Let me not mince words here. AOL is known among techies as AO-Hell, and for good reason. Having made millions bringing millions of people into the sequestered Internet Garden of AOL, the company had a responsibility to let go of them gently when they were through squeezing money out of them. They didn't. It's the American way.

Few clients still have an AOL account, but for those who do, getting your contact information out of AOL is not an easy task. AOL has deliberately crafted the AOL software to make your journey elsewhere painful and difficult. Extracting contact information from AOL should be done earlier, not later. This is one unpleasant task.

Much the same warning can be said about Eudora. Though not as egregiously offensive as AOL, the company built an e-mail client incapable of exporting nicknames in a friendly fashion.

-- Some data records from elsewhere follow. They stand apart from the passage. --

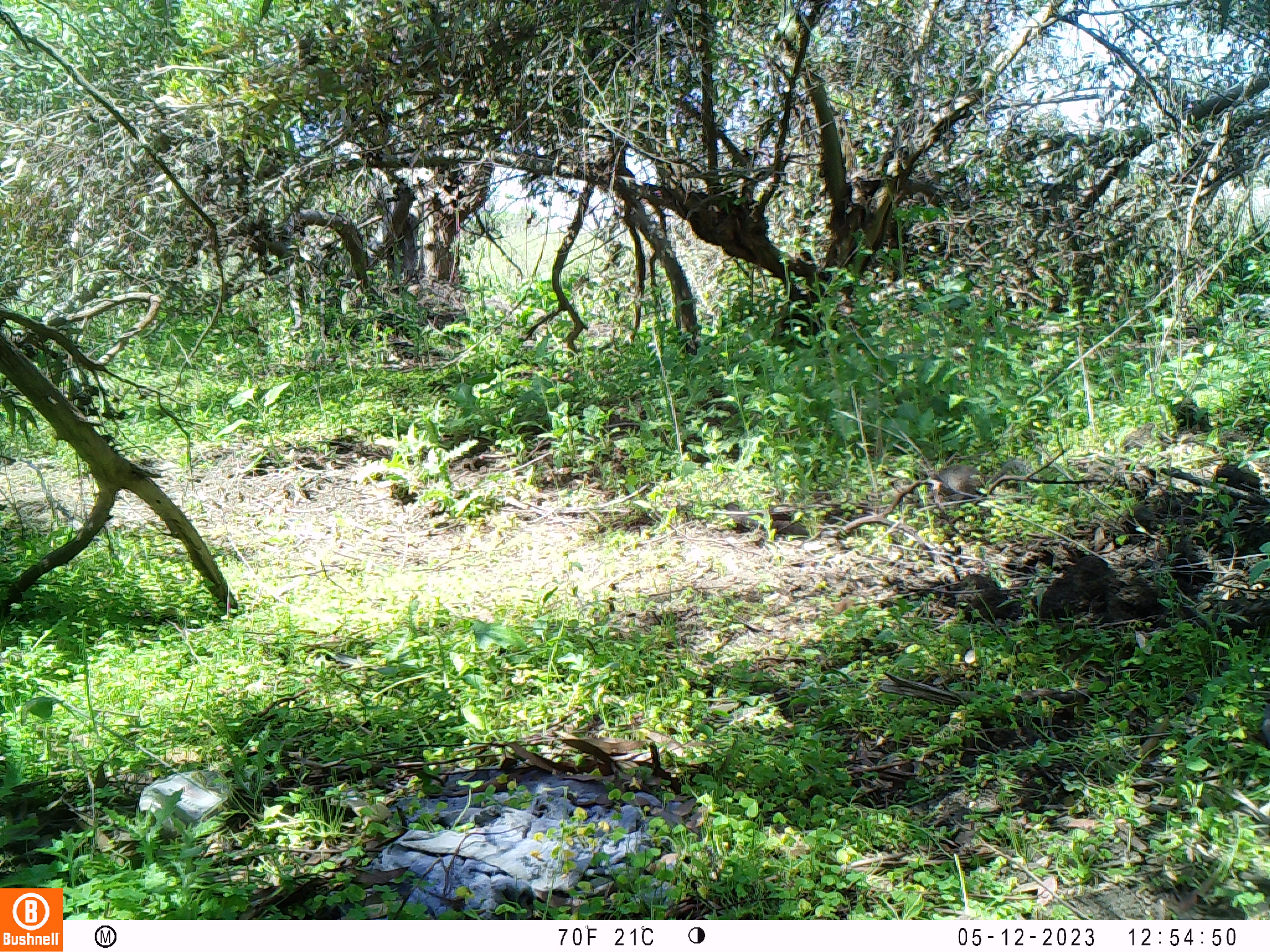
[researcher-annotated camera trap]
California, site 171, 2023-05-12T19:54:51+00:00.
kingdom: Animalia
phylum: Chordata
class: Mammalia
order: Rodentia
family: Sciuridae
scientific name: Sciuridae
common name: squirrel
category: unknown squirrel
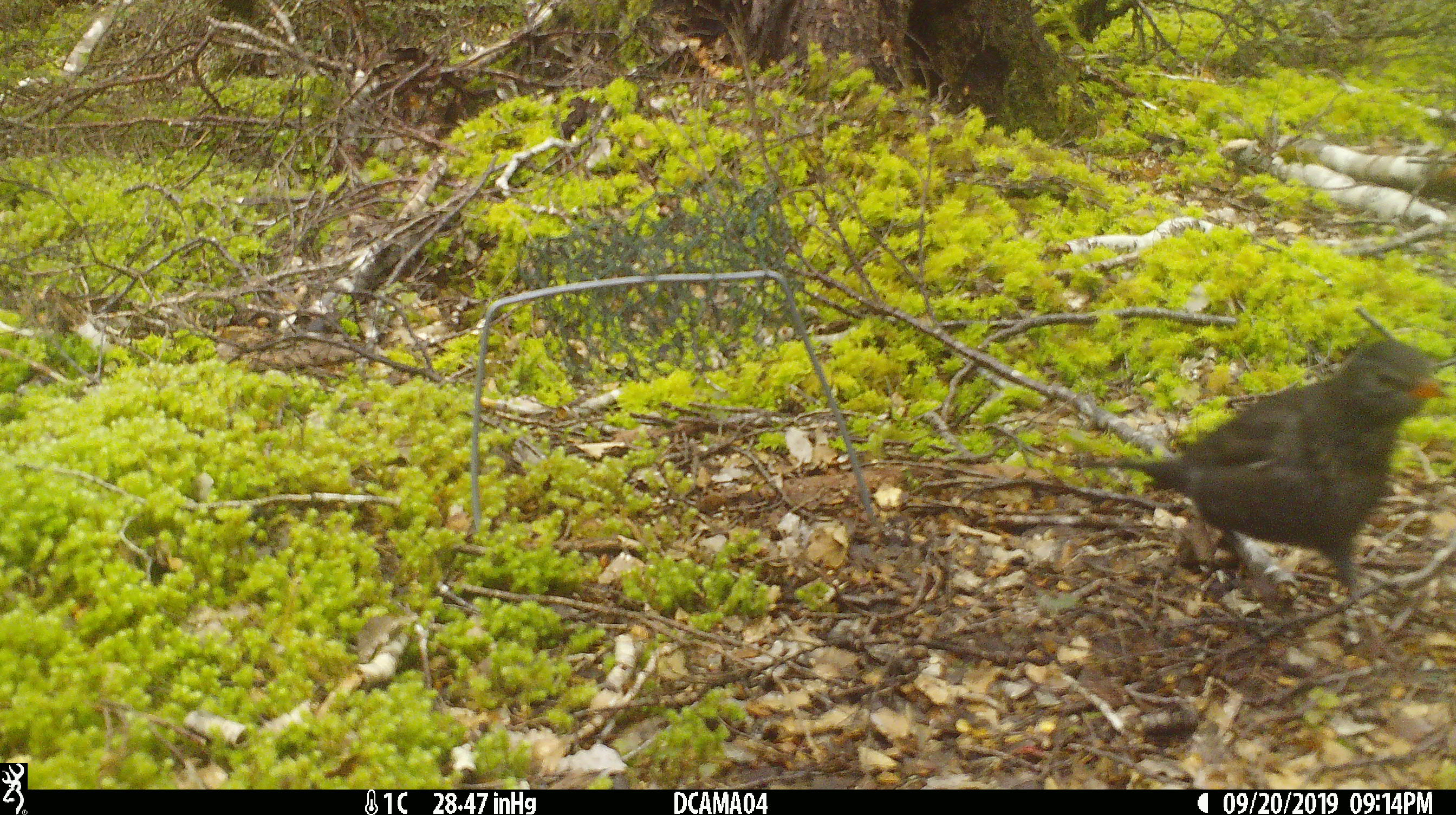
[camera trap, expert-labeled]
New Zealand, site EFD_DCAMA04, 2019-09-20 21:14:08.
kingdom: Animalia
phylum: Chordata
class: Aves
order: Passeriformes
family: Turdidae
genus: Turdus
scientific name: Turdus merula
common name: eurasian blackbird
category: blackbird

The only positive spin I can place on the current status of storing contact information electronically is that we can learn from the Pied Piper of AOL. Know where your contacts are, and know whether or not you can take them with you when you go. If any definitive statement can be offered about the future of technology it is that divorce is a certainty. As the Greek geek Heraclitus so wisely noted on the nature of computer technology, "Nothing endures but change."

I can guarantee that the application you're using now to store your contact list will not exist in five, or ten years. Long time? Not so. AOL captured millions ten years ago, and many are discovering the thorns along their garden path only now. As well, Eudora was once my cherished e-mail application, but it's forgotten now except for two or three lingering brain cells.

Know where thou contacts reside, and know whether or not that repository can export your contact data. Some current applications, such as Apple Address Book and MS-Entourage, have relatively easy exits. Others do not. The moral of the AOL story is not to store contact data in any application in which you can't easily get at it. Your favorite contact application today will surely be the technology dead end of a not-so-distant tomorrow.

Knowing where your contacts are tonight may spare you days of agony tomorrow. (...back them up, too, but that's another parable.)